▸ **Source information**
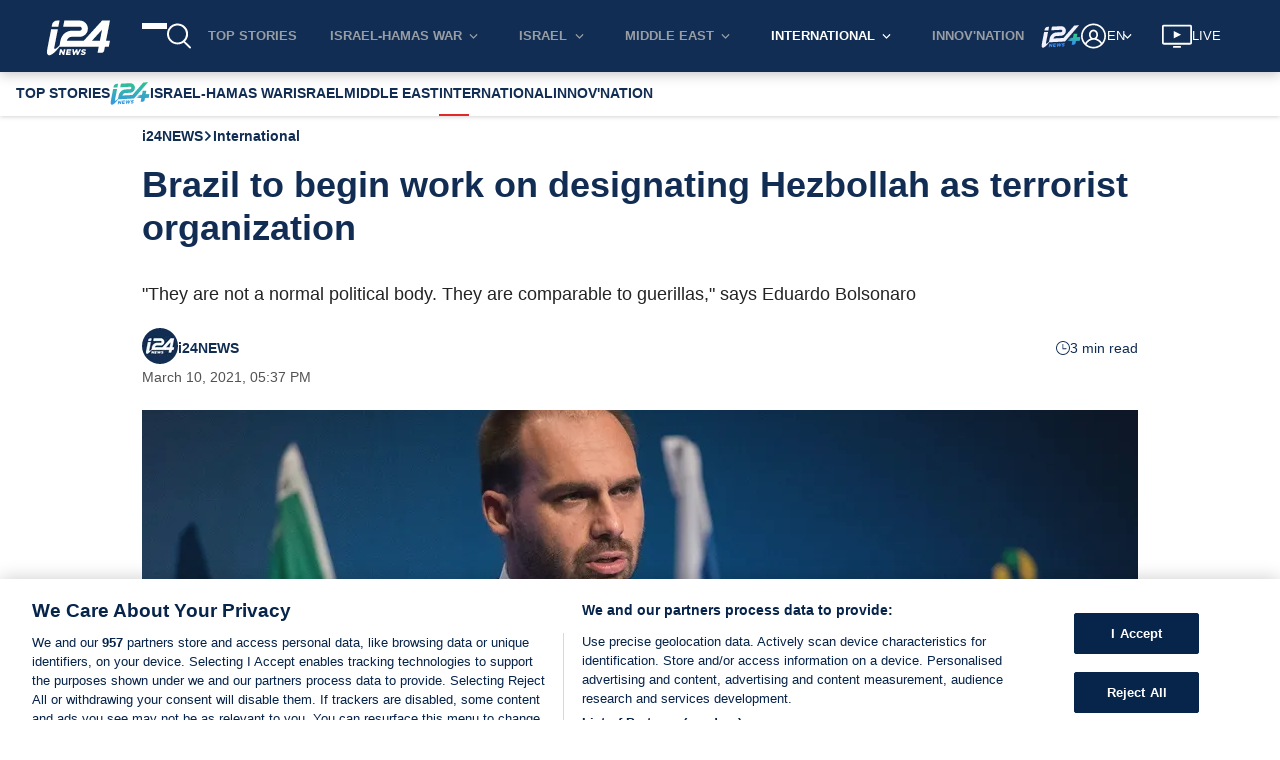

--- FILE ---
content_type: text/html; charset=utf-8
request_url: https://www.i24news.tv/en/news/international/1615396950-brazil-to-begin-work-on-designating-hezbollah-as-terrorist-organization
body_size: 2389
content:
<!doctype html><html lang="en"><head><meta charset="utf-8"><meta name="viewport" content="width=device-width,initial-scale=1,shrink-to-fit=no,maximum-scale=5"><meta name="theme-color" content="#07244b"><link rel="preload" href=https://cdn.cookielaw.org/scripttemplates/otSDKStub.js as="script" ><link rel="preload" href=https://js.sentry-cdn.com/54d52e511412497ea16c10d1224e450d.min.js as="script" crossorigin=anonymous><link rel="preload" href=/static/js/main.7caa40ff.js as="script" ><link rel="preload" href=/static/css/main.53126b29.css as="style" ><link rel="preconnect" href="https://widget.perfectmarket.com"><link rel="preconnect" href="https://geolocation.onetrust.com"><link rel="preconnect" href="https://api.i24news.tv" crossorigin="use-credentials"><link rel="preconnect" href="https://cdn.i24news.tv"><link rel="preconnect" href="https://adncdn.net" crossorigin="anonymous"><link rel="dns-prefetch" href="https://cdn.cookielaw.org"><link rel="dns-prefetch" href="https://widget.perfectmarket.com"><link rel="dns-prefetch" href="https://geolocation.onetrust.com"><link rel="dns-prefetch" href="https://api.i24news.tv"><link rel="dns-prefetch" href="https://cdn.i24news.tv"><link rel="dns-prefetch" href="https://cdn.taboola.com"><link rel="dns-prefetch" href="https://players.brightcove.net"/><link rel="dns-prefetch" href="https://adncdn.net"><link rel="shortcut icon" href="/images/favicon.png"><link rel="icon" type="image/png" sizes="32x32" href="/images/favicon-32x32.png"><link rel="icon" type="image/png" sizes="16x16" href="/images/favicon-16x16.png"><link rel="apple-touch-icon" sizes="180x180" href="/images/apple-touch-icon.png"><meta name="msapplication-TileColor" content="#07244b"><meta name="author" content="i24NEWS"><meta name="facebook-domain-verification" content="azwhvsbq775zwdtog6frmxz60h9b26"/><script src="https://js.sentry-cdn.com/54d52e511412497ea16c10d1224e450d.min.js" crossorigin="anonymous"></script><script>var getSentryRelease=function(){var e="reader",t="v10.17.8";return e+"@"+t},getSentryWhitelistUrls=function(){return"www.i24news.tv".split(",").filter((function(e){return e.trim().length>0})).map((function(e){return new RegExp(e.trim().replace(/[-[\]{}()*+!<=:?./\\^$|#\s,]/g,"\\$&"),"i")}))},isStackTraceWhitelisted=function(e,t){for(var r=0;r<e.length;++r)for(var i=0;i<t.length;++i)if(!t[i].test(e[r].filename))return!1;return!0},beforeSendHandler=function(e,t){try{for(var r=getSentryWhitelistUrls(),i=0;i<e.exception.values.length;++i)if(!isStackTraceWhitelisted(e.exception.values[i].stacktrace.frames,r))return null;if(/\?.*fbclid=/i.test(e.request.url))return null;if(t.originalException instanceof DOMException&&("NetworkError"===t.originalException.name||"AbortError"===t.originalException.name||"TimeoutError"===t.originalException.name||"TransactionInactiveError"===t.originalException.name||"SyntaxError"===t.originalException.name&&(/Unexpected token '<'/i.test(t.originalException.message)||/The string did not match the expected pattern/i.test(t.originalException.message))||"NotSupportedError"===t.originalException.name&&/The element has no supported sources/i.test(t.originalException.message)||"TypeError"===t.originalException.name&&(/^AbortError:/i.test(t.originalException.message)||/^cancelled$/i.test(t.originalException.message))||"Error"===t.originalException.name&&(/^AbortError:/i.test(t.originalException.message)||/^Failed to fetch$/i.test(t.originalException.message))))return null}catch(e){window?.Sentry&&window.Sentry.captureException(e)}return e};window?.Sentry&&"function"==typeof window?.Sentry?.onLoad&&"function"==typeof window?.Sentry?.init&&window.Sentry.onLoad((function(){window.Sentry.init({dsn:"https://54d52e511412497ea16c10d1224e450d@o276939.ingest.sentry.io/1502781",release:getSentryRelease(),environment:"prod",attachStacktrace:!0,autoSessionTracking:!1,defaultIntegrations:!1,beforeSend:beforeSendHandler,ignoreErrors:[/Can't execute code from a freed script/i,/^No ad found for/i,/NS_ERROR_NOT_INITIALIZED/i,/ResizeObserver loop/i,/Loading (CSS )?chunk \d+ failed/i,/Failed to fetch/i,/^Unexpected token /i,/Blocked a (restricted )?frame with origin/i,/Event `ErrorEvent` captured as exception with message `Script error.`/i,/An attempt was made to break through the security policy of the user agent./i,/Non-Error exception captured with keys: /i,/Non-Error promise rejection captured with value: /i,/^AbortError: /i,/^WKWebView/i,/NotAllowedError: (The )?play/i,/The play method is not allowed/i,/null is not an object (evaluating 'window.parent.postMessage')/i],sampleRate:parseFloat("0.1"),allowUrl:getSentryWhitelistUrls()})}))</script><script>var re=new RegExp("^/(ar|en|fr|he|fa)/?","i"),locale=re.test(window.location.pathname)?re.exec(window.location.pathname)[1]:"en";document.documentElement.setAttribute("lang",locale);var manifestEl=document.createElement("link");manifestEl.rel="manifest",manifestEl.href="/"+locale+".webmanifest",document.head.appendChild(manifestEl)</script><script>!function(){for(var n=[{name:"IntersectionObserver",supports:function(){return"function"==typeof window.IntersectionObserver}},{name:"Symbol",supports:function(){return"Symbol"in window}},{name:"WeakMap",supports:function(){return"WeakMap"in window}},{name:"fetch",supports:function(){return"function"==typeof window.fetch}},{name:"URL",supports:function(){return"function"==typeof window.URL}},{name:"Element.prototype.prepend",supports:function(){return window.Element&&"prepend"in window.Element.prototype}},{name:"es2015",supports:function(){return"function"==typeof Object.assign}},{name:"es2016",supports:function(){return"function"==typeof Array.prototype.includes}},{name:"es2017",supports:function(){return"function"==typeof Object.values}}],e=!0,t=0;t<n.length;++t)if(!n[t].supports()){e=!1;break}if(!e){var o=n.map((function(n){return n.name})).join("%2C"),r=document.createElement("script");r.src="https://cdnjs.cloudflare.com/polyfill/v3/polyfill.min.js?version=4.8.0&features="+o,r.crossorigin="anonymous",document.head.appendChild(r)}}()</script><title>i24NEWS</title><script defer="defer" src="/static/js/main.7caa40ff.js"></script><link href="/static/css/main.53126b29.css" rel="stylesheet"></head><body><noscript><iframe src="https://www.googletagmanager.com/ns.html?id=GTM-5DR28QNH" height="0" width="0" style="display:none;visibility:hidden"></iframe></noscript><noscript>You have to enable JavaScript to run this app.</noscript><div id="root"></div><div id="modal"></div><div id="fb-root"></div><script defer src="https://static.cloudflareinsights.com/beacon.min.js/vcd15cbe7772f49c399c6a5babf22c1241717689176015" integrity="sha512-ZpsOmlRQV6y907TI0dKBHq9Md29nnaEIPlkf84rnaERnq6zvWvPUqr2ft8M1aS28oN72PdrCzSjY4U6VaAw1EQ==" data-cf-beacon='{"version":"2024.11.0","token":"3673e638ce444552bdd8e82799328814","server_timing":{"name":{"cfCacheStatus":true,"cfEdge":true,"cfExtPri":true,"cfL4":true,"cfOrigin":true,"cfSpeedBrain":true},"location_startswith":null}}' crossorigin="anonymous"></script>
</body></html>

▸ **Task details**
Images stay out, but the rest of the records must be retyped exactly.

▸ **Task response**
--- FILE ---
content_type: text/html; charset=utf-8
request_url: https://www.i24news.tv/en/news/international/1615396950-brazil-to-begin-work-on-designating-hezbollah-as-terrorist-organization
body_size: 2389
content:
<!doctype html><html lang="en"><head><meta charset="utf-8"><meta name="viewport" content="width=device-width,initial-scale=1,shrink-to-fit=no,maximum-scale=5"><meta name="theme-color" content="#07244b"><link rel="preload" href=https://cdn.cookielaw.org/scripttemplates/otSDKStub.js as="script" ><link rel="preload" href=https://js.sentry-cdn.com/54d52e511412497ea16c10d1224e450d.min.js as="script" crossorigin=anonymous><link rel="preload" href=/static/js/main.7caa40ff.js as="script" ><link rel="preload" href=/static/css/main.53126b29.css as="style" ><link rel="preconnect" href="https://widget.perfectmarket.com"><link rel="preconnect" href="https://geolocation.onetrust.com"><link rel="preconnect" href="https://api.i24news.tv" crossorigin="use-credentials"><link rel="preconnect" href="https://cdn.i24news.tv"><link rel="preconnect" href="https://adncdn.net" crossorigin="anonymous"><link rel="dns-prefetch" href="https://cdn.cookielaw.org"><link rel="dns-prefetch" href="https://widget.perfectmarket.com"><link rel="dns-prefetch" href="https://geolocation.onetrust.com"><link rel="dns-prefetch" href="https://api.i24news.tv"><link rel="dns-prefetch" href="https://cdn.i24news.tv"><link rel="dns-prefetch" href="https://cdn.taboola.com"><link rel="dns-prefetch" href="https://players.brightcove.net"/><link rel="dns-prefetch" href="https://adncdn.net"><link rel="shortcut icon" href="/images/favicon.png"><link rel="icon" type="image/png" sizes="32x32" href="/images/favicon-32x32.png"><link rel="icon" type="image/png" sizes="16x16" href="/images/favicon-16x16.png"><link rel="apple-touch-icon" sizes="180x180" href="/images/apple-touch-icon.png"><meta name="msapplication-TileColor" content="#07244b"><meta name="author" content="i24NEWS"><meta name="facebook-domain-verification" content="azwhvsbq775zwdtog6frmxz60h9b26"/><script src="https://js.sentry-cdn.com/54d52e511412497ea16c10d1224e450d.min.js" crossorigin="anonymous"></script><script>var getSentryRelease=function(){var e="reader",t="v10.17.8";return e+"@"+t},getSentryWhitelistUrls=function(){return"www.i24news.tv".split(",").filter((function(e){return e.trim().length>0})).map((function(e){return new RegExp(e.trim().replace(/[-[\]{}()*+!<=:?./\\^$|#\s,]/g,"\\$&"),"i")}))},isStackTraceWhitelisted=function(e,t){for(var r=0;r<e.length;++r)for(var i=0;i<t.length;++i)if(!t[i].test(e[r].filename))return!1;return!0},beforeSendHandler=function(e,t){try{for(var r=getSentryWhitelistUrls(),i=0;i<e.exception.values.length;++i)if(!isStackTraceWhitelisted(e.exception.values[i].stacktrace.frames,r))return null;if(/\?.*fbclid=/i.test(e.request.url))return null;if(t.originalException instanceof DOMException&&("NetworkError"===t.originalException.name||"AbortError"===t.originalException.name||"TimeoutError"===t.originalException.name||"TransactionInactiveError"===t.originalException.name||"SyntaxError"===t.originalException.name&&(/Unexpected token '<'/i.test(t.originalException.message)||/The string did not match the expected pattern/i.test(t.originalException.message))||"NotSupportedError"===t.originalException.name&&/The element has no supported sources/i.test(t.originalException.message)||"TypeError"===t.originalException.name&&(/^AbortError:/i.test(t.originalException.message)||/^cancelled$/i.test(t.originalException.message))||"Error"===t.originalException.name&&(/^AbortError:/i.test(t.originalException.message)||/^Failed to fetch$/i.test(t.originalException.message))))return null}catch(e){window?.Sentry&&window.Sentry.captureException(e)}return e};window?.Sentry&&"function"==typeof window?.Sentry?.onLoad&&"function"==typeof window?.Sentry?.init&&window.Sentry.onLoad((function(){window.Sentry.init({dsn:"https://54d52e511412497ea16c10d1224e450d@o276939.ingest.sentry.io/1502781",release:getSentryRelease(),environment:"prod",attachStacktrace:!0,autoSessionTracking:!1,defaultIntegrations:!1,beforeSend:beforeSendHandler,ignoreErrors:[/Can't execute code from a freed script/i,/^No ad found for/i,/NS_ERROR_NOT_INITIALIZED/i,/ResizeObserver loop/i,/Loading (CSS )?chunk \d+ failed/i,/Failed to fetch/i,/^Unexpected token /i,/Blocked a (restricted )?frame with origin/i,/Event `ErrorEvent` captured as exception with message `Script error.`/i,/An attempt was made to break through the security policy of the user agent./i,/Non-Error exception captured with keys: /i,/Non-Error promise rejection captured with value: /i,/^AbortError: /i,/^WKWebView/i,/NotAllowedError: (The )?play/i,/The play method is not allowed/i,/null is not an object (evaluating 'window.parent.postMessage')/i],sampleRate:parseFloat("0.1"),allowUrl:getSentryWhitelistUrls()})}))</script><script>var re=new RegExp("^/(ar|en|fr|he|fa)/?","i"),locale=re.test(window.location.pathname)?re.exec(window.location.pathname)[1]:"en";document.documentElement.setAttribute("lang",locale);var manifestEl=document.createElement("link");manifestEl.rel="manifest",manifestEl.href="/"+locale+".webmanifest",document.head.appendChild(manifestEl)</script><script>!function(){for(var n=[{name:"IntersectionObserver",supports:function(){return"function"==typeof window.IntersectionObserver}},{name:"Symbol",supports:function(){return"Symbol"in window}},{name:"WeakMap",supports:function(){return"WeakMap"in window}},{name:"fetch",supports:function(){return"function"==typeof window.fetch}},{name:"URL",supports:function(){return"function"==typeof window.URL}},{name:"Element.prototype.prepend",supports:function(){return window.Element&&"prepend"in window.Element.prototype}},{name:"es2015",supports:function(){return"function"==typeof Object.assign}},{name:"es2016",supports:function(){return"function"==typeof Array.prototype.includes}},{name:"es2017",supports:function(){return"function"==typeof Object.values}}],e=!0,t=0;t<n.length;++t)if(!n[t].supports()){e=!1;break}if(!e){var o=n.map((function(n){return n.name})).join("%2C"),r=document.createElement("script");r.src="https://cdnjs.cloudflare.com/polyfill/v3/polyfill.min.js?version=4.8.0&features="+o,r.crossorigin="anonymous",document.head.appendChild(r)}}()</script><title>i24NEWS</title><script defer="defer" src="/static/js/main.7caa40ff.js"></script><link href="/static/css/main.53126b29.css" rel="stylesheet"></head><body><noscript><iframe src="https://www.googletagmanager.com/ns.html?id=GTM-5DR28QNH" height="0" width="0" style="display:none;visibility:hidden"></iframe></noscript><noscript>You have to enable JavaScript to run this app.</noscript><div id="root"></div><div id="modal"></div><div id="fb-root"></div><script defer src="https://static.cloudflareinsights.com/beacon.min.js/vcd15cbe7772f49c399c6a5babf22c1241717689176015" integrity="sha512-ZpsOmlRQV6y907TI0dKBHq9Md29nnaEIPlkf84rnaERnq6zvWvPUqr2ft8M1aS28oN72PdrCzSjY4U6VaAw1EQ==" data-cf-beacon='{"version":"2024.11.0","token":"3673e638ce444552bdd8e82799328814","server_timing":{"name":{"cfCacheStatus":true,"cfEdge":true,"cfExtPri":true,"cfL4":true,"cfOrigin":true,"cfSpeedBrain":true},"location_startswith":null}}' crossorigin="anonymous"></script>
</body></html>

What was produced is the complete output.